Dataset excerpts below:

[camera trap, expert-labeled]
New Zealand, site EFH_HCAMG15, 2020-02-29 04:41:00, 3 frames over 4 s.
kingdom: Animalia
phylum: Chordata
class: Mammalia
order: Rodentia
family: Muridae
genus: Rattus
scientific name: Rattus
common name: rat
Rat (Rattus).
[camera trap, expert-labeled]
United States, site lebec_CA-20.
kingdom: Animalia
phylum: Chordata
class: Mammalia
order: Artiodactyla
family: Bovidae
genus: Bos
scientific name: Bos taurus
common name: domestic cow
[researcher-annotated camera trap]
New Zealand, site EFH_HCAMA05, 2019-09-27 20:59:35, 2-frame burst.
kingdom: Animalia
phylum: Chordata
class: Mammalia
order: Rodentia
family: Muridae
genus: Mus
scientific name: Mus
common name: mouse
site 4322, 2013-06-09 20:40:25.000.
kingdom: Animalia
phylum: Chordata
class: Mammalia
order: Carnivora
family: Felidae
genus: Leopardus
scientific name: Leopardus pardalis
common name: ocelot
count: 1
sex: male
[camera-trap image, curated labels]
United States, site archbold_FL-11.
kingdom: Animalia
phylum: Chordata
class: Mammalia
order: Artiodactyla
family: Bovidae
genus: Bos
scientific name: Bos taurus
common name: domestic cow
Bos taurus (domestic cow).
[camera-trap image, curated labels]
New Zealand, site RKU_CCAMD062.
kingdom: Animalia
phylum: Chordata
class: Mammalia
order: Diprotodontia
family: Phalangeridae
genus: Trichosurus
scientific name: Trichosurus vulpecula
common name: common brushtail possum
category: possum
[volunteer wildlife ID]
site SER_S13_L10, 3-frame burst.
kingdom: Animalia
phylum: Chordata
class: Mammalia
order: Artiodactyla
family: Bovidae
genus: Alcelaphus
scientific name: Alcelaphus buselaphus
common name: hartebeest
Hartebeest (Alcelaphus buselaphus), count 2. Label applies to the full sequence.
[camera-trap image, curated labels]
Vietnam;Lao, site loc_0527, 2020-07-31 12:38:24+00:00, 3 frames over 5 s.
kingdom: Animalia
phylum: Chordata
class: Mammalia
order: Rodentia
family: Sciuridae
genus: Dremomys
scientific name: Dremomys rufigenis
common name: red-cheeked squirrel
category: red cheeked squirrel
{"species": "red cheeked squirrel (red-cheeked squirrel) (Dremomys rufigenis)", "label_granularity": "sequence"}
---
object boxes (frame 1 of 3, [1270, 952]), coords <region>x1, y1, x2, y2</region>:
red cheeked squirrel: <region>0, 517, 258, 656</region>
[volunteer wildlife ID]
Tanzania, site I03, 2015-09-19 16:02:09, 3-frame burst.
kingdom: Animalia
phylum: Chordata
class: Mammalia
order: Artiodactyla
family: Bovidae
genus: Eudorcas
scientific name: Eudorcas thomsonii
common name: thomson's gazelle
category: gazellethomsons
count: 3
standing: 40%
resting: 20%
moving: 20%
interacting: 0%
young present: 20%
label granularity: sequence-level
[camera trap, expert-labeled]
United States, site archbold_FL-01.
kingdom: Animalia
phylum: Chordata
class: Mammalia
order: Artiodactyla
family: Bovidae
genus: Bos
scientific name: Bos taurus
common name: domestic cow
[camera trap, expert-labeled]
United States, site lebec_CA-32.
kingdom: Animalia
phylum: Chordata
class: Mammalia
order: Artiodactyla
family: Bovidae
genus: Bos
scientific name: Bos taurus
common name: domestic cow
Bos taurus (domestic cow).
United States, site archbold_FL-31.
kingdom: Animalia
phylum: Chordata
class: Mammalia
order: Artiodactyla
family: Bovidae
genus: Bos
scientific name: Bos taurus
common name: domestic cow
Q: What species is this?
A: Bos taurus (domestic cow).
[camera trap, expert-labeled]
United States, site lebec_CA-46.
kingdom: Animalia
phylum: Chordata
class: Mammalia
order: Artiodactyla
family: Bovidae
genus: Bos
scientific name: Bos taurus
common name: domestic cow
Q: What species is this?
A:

End of Dataset excerpts.

### What to work on
The complete listing must be printed again exactly as given.

### Solution to this task
[camera trap, expert-labeled]
New Zealand, site EFH_HCAMG15, 2020-02-29 04:41:00, 3 frames over 4 s.
kingdom: Animalia
phylum: Chordata
class: Mammalia
order: Rodentia
family: Muridae
genus: Rattus
scientific name: Rattus
common name: rat
Rat (Rattus).
[camera trap, expert-labeled]
United States, site lebec_CA-20.
kingdom: Animalia
phylum: Chordata
class: Mammalia
order: Artiodactyla
family: Bovidae
genus: Bos
scientific name: Bos taurus
common name: domestic cow
[researcher-annotated camera trap]
New Zealand, site EFH_HCAMA05, 2019-09-27 20:59:35, 2-frame burst.
kingdom: Animalia
phylum: Chordata
class: Mammalia
order: Rodentia
family: Muridae
genus: Mus
scientific name: Mus
common name: mouse
site 4322, 2013-06-09 20:40:25.000.
kingdom: Animalia
phylum: Chordata
class: Mammalia
order: Carnivora
family: Felidae
genus: Leopardus
scientific name: Leopardus pardalis
common name: ocelot
count: 1
sex: male
[camera-trap image, curated labels]
United States, site archbold_FL-11.
kingdom: Animalia
phylum: Chordata
class: Mammalia
order: Artiodactyla
family: Bovidae
genus: Bos
scientific name: Bos taurus
common name: domestic cow
Bos taurus (domestic cow).
[camera-trap image, curated labels]
New Zealand, site RKU_CCAMD062.
kingdom: Animalia
phylum: Chordata
class: Mammalia
order: Diprotodontia
family: Phalangeridae
genus: Trichosurus
scientific name: Trichosurus vulpecula
common name: common brushtail possum
category: possum
[volunteer wildlife ID]
site SER_S13_L10, 3-frame burst.
kingdom: Animalia
phylum: Chordata
class: Mammalia
order: Artiodactyla
family: Bovidae
genus: Alcelaphus
scientific name: Alcelaphus buselaphus
common name: hartebeest
Hartebeest (Alcelaphus buselaphus), count 2. Label applies to the full sequence.
[camera-trap image, curated labels]
Vietnam;Lao, site loc_0527, 2020-07-31 12:38:24+00:00, 3 frames over 5 s.
kingdom: Animalia
phylum: Chordata
class: Mammalia
order: Rodentia
family: Sciuridae
genus: Dremomys
scientific name: Dremomys rufigenis
common name: red-cheeked squirrel
category: red cheeked squirrel
{"species": "red cheeked squirrel (red-cheeked squirrel) (Dremomys rufigenis)", "label_granularity": "sequence"}
---
object boxes (frame 1 of 3, [1270, 952]), coords <region>x1, y1, x2, y2</region>:
red cheeked squirrel: <region>0, 517, 258, 656</region>
[volunteer wildlife ID]
Tanzania, site I03, 2015-09-19 16:02:09, 3-frame burst.
kingdom: Animalia
phylum: Chordata
class: Mammalia
order: Artiodactyla
family: Bovidae
genus: Eudorcas
scientific name: Eudorcas thomsonii
common name: thomson's gazelle
category: gazellethomsons
count: 3
standing: 40%
resting: 20%
moving: 20%
interacting: 0%
young present: 20%
label granularity: sequence-level
[camera trap, expert-labeled]
United States, site archbold_FL-01.
kingdom: Animalia
phylum: Chordata
class: Mammalia
order: Artiodactyla
family: Bovidae
genus: Bos
scientific name: Bos taurus
common name: domestic cow
[camera trap, expert-labeled]
United States, site lebec_CA-32.
kingdom: Animalia
phylum: Chordata
class: Mammalia
order: Artiodactyla
family: Bovidae
genus: Bos
scientific name: Bos taurus
common name: domestic cow
Bos taurus (domestic cow).
United States, site archbold_FL-31.
kingdom: Animalia
phylum: Chordata
class: Mammalia
order: Artiodactyla
family: Bovidae
genus: Bos
scientific name: Bos taurus
common name: domestic cow
Q: What species is this?
A: Bos taurus (domestic cow).
[camera trap, expert-labeled]
United States, site lebec_CA-46.
kingdom: Animalia
phylum: Chordata
class: Mammalia
order: Artiodactyla
family: Bovidae
genus: Bos
scientific name: Bos taurus
common name: domestic cow
Q: What species is this?
A:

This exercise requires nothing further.